The word 'partition' is also not especially helpful here because it refers both to the concept of spark splitting up the data by some criteria, and to the way that the data will be organized on disk for Hive. I think I was pretty clear in the usages above. So if I'm imagining a perfect solution to this problem, it's that I can create one DataFrame that has 1000 partitions based on the three attributes for fast querying, then from that create another collection of DataFrames, each one having exactly one unique combination of those attributes, repartitioned (in spark, but for Hive) with the number of partitions appropriate to the size of the data it contains. Most of the DataFrames will have 1 partition, a few will have up to 10. The files should be ~3 GB, and our EMR cluster has more RAM than that for each executor, so we shouldn't see a performance hit from these "large" partitions.

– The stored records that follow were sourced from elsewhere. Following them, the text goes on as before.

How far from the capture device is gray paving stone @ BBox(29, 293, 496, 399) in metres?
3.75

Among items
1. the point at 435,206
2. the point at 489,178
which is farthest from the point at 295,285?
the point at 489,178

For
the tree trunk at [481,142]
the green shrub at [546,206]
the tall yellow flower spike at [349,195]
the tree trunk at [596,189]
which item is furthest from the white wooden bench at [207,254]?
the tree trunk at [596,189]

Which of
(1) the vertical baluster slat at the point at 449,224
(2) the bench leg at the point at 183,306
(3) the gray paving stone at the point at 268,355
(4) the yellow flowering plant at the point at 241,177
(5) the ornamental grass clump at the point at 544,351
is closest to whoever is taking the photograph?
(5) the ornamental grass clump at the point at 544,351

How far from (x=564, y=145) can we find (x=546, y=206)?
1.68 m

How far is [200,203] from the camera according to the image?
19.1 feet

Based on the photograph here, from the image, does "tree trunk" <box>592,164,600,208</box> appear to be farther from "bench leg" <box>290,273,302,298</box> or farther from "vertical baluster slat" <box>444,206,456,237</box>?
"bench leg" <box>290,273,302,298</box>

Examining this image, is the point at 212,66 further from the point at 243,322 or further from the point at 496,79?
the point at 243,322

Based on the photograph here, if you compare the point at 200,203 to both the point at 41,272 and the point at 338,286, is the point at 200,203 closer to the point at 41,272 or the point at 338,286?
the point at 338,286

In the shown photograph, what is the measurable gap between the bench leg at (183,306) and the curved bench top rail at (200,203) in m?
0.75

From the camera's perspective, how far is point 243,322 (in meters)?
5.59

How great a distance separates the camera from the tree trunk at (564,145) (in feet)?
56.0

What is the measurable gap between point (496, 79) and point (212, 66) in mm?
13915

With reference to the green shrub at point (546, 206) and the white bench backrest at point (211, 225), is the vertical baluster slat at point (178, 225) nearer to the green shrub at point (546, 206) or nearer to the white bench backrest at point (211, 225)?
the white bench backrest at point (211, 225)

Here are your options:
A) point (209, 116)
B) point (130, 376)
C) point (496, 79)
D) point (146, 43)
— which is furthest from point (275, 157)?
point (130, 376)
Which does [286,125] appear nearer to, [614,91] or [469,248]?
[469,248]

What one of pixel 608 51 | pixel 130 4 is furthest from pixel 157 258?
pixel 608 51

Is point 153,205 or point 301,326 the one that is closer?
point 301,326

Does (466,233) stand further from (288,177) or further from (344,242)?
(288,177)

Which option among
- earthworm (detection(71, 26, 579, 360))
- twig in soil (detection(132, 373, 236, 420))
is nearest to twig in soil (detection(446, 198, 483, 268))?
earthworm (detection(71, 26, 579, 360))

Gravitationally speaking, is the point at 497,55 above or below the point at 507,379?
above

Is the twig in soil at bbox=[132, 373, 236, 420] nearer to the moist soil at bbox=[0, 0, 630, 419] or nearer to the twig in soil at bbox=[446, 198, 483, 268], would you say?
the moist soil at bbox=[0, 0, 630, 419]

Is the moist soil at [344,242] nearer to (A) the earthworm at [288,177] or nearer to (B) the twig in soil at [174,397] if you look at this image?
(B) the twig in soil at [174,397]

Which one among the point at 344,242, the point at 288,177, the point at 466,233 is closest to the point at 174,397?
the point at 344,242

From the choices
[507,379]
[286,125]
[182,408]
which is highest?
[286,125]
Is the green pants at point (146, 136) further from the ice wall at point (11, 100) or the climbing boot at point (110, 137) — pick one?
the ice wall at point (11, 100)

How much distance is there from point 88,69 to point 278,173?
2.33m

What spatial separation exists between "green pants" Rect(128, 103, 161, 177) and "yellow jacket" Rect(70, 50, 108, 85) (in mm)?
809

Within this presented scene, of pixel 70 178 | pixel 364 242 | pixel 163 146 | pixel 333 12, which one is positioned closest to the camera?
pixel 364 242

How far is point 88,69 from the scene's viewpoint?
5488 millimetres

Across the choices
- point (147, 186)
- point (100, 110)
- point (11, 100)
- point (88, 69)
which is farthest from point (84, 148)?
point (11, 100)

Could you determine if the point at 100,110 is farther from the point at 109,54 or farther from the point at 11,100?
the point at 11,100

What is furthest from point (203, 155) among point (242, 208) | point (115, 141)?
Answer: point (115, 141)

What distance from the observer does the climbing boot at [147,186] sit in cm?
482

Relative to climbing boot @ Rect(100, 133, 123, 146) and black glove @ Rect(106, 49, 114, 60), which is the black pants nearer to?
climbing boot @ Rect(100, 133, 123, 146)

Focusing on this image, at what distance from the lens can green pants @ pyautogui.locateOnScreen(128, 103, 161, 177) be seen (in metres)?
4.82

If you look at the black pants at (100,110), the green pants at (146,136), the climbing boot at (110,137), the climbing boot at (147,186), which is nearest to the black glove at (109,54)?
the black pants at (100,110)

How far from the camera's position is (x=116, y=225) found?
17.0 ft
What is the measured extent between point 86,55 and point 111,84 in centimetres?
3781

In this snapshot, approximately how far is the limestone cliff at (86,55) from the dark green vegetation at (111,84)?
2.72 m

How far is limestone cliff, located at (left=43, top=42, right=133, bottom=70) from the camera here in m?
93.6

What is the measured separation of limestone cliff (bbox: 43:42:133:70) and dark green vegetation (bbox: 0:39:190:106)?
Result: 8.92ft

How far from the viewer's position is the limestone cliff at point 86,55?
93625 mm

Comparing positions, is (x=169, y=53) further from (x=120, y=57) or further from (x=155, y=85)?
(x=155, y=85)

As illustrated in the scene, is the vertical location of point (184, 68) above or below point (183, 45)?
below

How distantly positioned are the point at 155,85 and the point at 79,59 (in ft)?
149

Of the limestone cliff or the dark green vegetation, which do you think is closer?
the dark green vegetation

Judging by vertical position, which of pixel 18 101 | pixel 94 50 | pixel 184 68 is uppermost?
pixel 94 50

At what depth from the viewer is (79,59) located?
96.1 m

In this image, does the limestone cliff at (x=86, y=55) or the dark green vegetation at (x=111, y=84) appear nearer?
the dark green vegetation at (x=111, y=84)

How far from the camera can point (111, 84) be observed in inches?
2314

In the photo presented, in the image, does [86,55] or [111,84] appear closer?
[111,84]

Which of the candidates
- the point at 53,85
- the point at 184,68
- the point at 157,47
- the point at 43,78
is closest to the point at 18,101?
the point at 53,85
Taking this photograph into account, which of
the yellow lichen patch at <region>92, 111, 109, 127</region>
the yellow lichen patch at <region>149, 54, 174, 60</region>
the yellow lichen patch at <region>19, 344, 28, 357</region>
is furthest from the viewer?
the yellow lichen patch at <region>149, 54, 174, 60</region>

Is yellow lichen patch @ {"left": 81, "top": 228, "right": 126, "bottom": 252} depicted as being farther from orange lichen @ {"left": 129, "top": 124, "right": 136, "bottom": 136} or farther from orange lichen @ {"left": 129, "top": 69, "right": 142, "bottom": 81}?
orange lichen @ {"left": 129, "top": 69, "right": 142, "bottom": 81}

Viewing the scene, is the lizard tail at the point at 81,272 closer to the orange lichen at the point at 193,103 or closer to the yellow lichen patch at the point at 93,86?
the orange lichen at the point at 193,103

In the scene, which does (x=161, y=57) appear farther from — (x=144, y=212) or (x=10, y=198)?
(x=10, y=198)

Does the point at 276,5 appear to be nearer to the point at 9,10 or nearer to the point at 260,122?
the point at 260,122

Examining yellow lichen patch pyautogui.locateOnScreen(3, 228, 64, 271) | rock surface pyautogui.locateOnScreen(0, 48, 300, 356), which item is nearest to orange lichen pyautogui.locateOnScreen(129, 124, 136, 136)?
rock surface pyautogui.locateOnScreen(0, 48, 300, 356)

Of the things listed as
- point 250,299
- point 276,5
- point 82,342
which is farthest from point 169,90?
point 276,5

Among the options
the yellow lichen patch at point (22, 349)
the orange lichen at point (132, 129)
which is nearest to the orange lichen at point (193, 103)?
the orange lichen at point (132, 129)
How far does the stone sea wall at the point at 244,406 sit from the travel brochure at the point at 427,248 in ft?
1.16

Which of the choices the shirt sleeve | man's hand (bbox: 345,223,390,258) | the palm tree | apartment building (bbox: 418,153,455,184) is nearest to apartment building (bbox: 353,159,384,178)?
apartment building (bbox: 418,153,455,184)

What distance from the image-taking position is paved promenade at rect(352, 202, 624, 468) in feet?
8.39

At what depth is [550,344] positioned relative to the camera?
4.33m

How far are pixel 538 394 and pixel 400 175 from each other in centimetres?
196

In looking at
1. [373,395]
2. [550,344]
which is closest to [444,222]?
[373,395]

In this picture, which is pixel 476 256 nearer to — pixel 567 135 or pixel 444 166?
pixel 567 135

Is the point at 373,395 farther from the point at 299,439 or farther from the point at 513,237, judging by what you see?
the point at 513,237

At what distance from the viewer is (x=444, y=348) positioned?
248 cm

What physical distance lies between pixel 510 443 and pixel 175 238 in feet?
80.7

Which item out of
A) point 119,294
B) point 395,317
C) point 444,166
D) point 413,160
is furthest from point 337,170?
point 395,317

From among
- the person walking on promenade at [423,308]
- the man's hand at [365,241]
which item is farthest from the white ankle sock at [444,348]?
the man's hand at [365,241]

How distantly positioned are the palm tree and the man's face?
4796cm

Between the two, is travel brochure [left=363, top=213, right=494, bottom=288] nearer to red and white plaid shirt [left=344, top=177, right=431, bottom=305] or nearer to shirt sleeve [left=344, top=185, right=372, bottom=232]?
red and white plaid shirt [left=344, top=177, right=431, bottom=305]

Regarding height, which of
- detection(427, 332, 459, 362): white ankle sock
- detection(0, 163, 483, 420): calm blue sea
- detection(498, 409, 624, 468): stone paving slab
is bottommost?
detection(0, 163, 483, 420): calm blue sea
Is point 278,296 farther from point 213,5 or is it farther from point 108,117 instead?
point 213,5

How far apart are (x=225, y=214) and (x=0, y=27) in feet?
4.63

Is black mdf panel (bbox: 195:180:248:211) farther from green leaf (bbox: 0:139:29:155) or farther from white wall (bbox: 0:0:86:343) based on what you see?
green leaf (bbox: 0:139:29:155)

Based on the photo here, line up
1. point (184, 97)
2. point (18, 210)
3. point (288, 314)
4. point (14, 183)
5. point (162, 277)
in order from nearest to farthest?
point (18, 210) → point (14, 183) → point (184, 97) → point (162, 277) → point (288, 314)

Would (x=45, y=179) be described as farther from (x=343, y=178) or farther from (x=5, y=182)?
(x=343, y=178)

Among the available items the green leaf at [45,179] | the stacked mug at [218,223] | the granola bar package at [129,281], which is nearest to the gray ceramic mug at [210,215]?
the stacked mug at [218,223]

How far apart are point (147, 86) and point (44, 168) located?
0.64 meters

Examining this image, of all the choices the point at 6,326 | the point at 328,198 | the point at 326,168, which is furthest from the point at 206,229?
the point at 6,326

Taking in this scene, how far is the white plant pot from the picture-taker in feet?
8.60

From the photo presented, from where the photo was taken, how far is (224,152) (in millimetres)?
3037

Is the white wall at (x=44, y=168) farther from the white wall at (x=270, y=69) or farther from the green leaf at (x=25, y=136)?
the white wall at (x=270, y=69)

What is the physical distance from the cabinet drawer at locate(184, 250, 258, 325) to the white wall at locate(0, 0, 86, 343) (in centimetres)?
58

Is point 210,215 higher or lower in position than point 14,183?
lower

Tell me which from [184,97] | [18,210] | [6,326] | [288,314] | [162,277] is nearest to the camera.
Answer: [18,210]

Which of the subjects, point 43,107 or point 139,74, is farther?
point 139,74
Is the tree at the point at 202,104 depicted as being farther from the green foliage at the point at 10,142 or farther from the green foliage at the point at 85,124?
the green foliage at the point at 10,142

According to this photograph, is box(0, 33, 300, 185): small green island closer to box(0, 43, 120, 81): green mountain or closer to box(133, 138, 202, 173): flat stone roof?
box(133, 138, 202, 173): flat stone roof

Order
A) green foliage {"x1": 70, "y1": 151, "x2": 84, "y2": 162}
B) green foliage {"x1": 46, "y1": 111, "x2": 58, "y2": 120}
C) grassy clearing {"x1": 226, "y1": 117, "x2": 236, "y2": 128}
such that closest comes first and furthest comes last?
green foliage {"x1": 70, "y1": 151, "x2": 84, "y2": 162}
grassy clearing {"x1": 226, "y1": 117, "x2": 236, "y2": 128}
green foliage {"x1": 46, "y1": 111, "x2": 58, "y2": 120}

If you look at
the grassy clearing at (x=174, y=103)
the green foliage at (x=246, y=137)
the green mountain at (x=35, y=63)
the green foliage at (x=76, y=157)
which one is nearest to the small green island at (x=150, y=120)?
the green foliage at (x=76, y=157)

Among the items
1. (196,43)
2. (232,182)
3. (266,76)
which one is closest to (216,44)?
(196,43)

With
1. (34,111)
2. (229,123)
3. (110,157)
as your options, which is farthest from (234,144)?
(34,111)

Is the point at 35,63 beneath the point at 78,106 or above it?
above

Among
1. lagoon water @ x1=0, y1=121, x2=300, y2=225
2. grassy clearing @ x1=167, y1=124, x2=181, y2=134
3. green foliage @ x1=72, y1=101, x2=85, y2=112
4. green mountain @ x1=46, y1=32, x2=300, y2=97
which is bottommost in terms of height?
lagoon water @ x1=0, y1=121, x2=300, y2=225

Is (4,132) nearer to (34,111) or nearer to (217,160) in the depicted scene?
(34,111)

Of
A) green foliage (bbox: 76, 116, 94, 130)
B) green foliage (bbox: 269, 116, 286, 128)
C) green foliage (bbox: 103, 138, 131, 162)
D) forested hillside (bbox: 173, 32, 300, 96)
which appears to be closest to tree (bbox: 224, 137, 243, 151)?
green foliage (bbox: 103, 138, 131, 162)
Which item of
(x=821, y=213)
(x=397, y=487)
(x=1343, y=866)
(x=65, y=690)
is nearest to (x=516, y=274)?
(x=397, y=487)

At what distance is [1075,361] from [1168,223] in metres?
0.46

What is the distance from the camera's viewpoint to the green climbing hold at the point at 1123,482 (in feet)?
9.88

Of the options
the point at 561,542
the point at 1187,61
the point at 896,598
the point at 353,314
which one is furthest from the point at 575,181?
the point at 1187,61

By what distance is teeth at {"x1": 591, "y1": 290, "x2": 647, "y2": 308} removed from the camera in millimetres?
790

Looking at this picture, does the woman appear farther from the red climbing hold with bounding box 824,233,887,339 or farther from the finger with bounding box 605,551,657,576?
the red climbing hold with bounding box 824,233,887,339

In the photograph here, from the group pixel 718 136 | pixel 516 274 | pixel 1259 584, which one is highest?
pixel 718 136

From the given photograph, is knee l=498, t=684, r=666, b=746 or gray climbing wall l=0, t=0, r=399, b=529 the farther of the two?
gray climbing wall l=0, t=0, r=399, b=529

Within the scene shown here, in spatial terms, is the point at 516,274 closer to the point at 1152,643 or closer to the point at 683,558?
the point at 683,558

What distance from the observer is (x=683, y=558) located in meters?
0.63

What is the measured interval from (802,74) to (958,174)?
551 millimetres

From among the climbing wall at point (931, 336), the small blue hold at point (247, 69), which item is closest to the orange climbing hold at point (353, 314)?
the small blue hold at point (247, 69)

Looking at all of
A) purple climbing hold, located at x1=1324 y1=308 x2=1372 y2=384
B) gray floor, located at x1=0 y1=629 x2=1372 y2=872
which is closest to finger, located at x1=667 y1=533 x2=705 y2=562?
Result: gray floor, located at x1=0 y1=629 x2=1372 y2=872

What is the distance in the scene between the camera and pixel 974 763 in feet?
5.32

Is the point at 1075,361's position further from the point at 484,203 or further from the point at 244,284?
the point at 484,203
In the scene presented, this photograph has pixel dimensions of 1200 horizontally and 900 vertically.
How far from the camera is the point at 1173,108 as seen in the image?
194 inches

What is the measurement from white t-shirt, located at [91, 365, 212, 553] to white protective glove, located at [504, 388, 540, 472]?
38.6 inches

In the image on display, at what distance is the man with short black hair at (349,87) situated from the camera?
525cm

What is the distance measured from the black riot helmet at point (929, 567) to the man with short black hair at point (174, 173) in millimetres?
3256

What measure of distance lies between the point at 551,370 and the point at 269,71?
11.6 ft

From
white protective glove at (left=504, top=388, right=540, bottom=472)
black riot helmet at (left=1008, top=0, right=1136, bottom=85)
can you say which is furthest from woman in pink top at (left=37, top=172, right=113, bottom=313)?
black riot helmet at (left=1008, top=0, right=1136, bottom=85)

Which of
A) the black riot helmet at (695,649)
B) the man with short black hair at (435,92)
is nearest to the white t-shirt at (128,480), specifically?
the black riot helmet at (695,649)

Once that list of DataFrames is created and each one is repartitioned, I could ask spark to write them all to disk in parallel.

Is something like this possible in spark?

One thing I'm conceptually unclear on: say I have

val x = spark.sql("select * from source")

and

val y = x.where(s"date=$date and hour=$hour and anotherAttr=$anotherAttr")

and

val z = x.where(s"date=$date and hour=$hour and anotherAttr=$anotherAttr2")

To what extent is y is a different DataFrame than z? If I repartition y, what effect does the shuffle have on z, and on x for that matter?


Solution

  • We had the same problem (almost) and we ended up by working directly with RDD (instead of DataFrames) and implementing our own partitioning mechanism (by extending org.apache.spark.Partitioner)

    Details: we are reading JSON messages from Kafka. The JSON should be grouped by customerid/date/more fields and written in Hadoop using Parquet format, without creating too many small files.

    The steps are (simplified version): a)Read the messages from Kafka and transform them to a structure of RDD[(GroupBy, Message)]. GroupBy is a case class containing all the fields that are used for grouping.

    b)Use a reduceByKeyLocally transformation and obtain a map of metrics (no of messages/messages size/etc) for each group - eg Map[GroupBy, GroupByMetrics]

    c)Create a GroupPartitioner that's using the previously collected metrics (and some input parameters like the desired Parquet size etc) to compute how many partitions should be created for each GroupBy object. Basically we are extending org.apache.spark.Partitioner and overriding numPartitions and getPartition(key: Any)

    d)we partition the RDD from a) using the previously defined partitioner: newPartitionedRdd = rdd.partitionBy(ourCustomGroupByPartitioner)

    e)Invoke spark.sparkContext.runJob with two parameters: the first one is the RDD partitioned at d), the second one is a custom function (func: (TaskContext, Iterator[T]) that will write the messages taken from Iterator[T] into Hadoop/Parquet

    Let's say that we have 100 mil messages, grouped like that

    Group1 - 2 mil

    Group2 - 80 mil

    Group3 - 18 mil and we decided that we have to use 1.5 mil messages per partition to obtain Parquet files greater than 500MB. We'll end up with 2 partitions for Group1, 54 for Group2, 12 for Group3.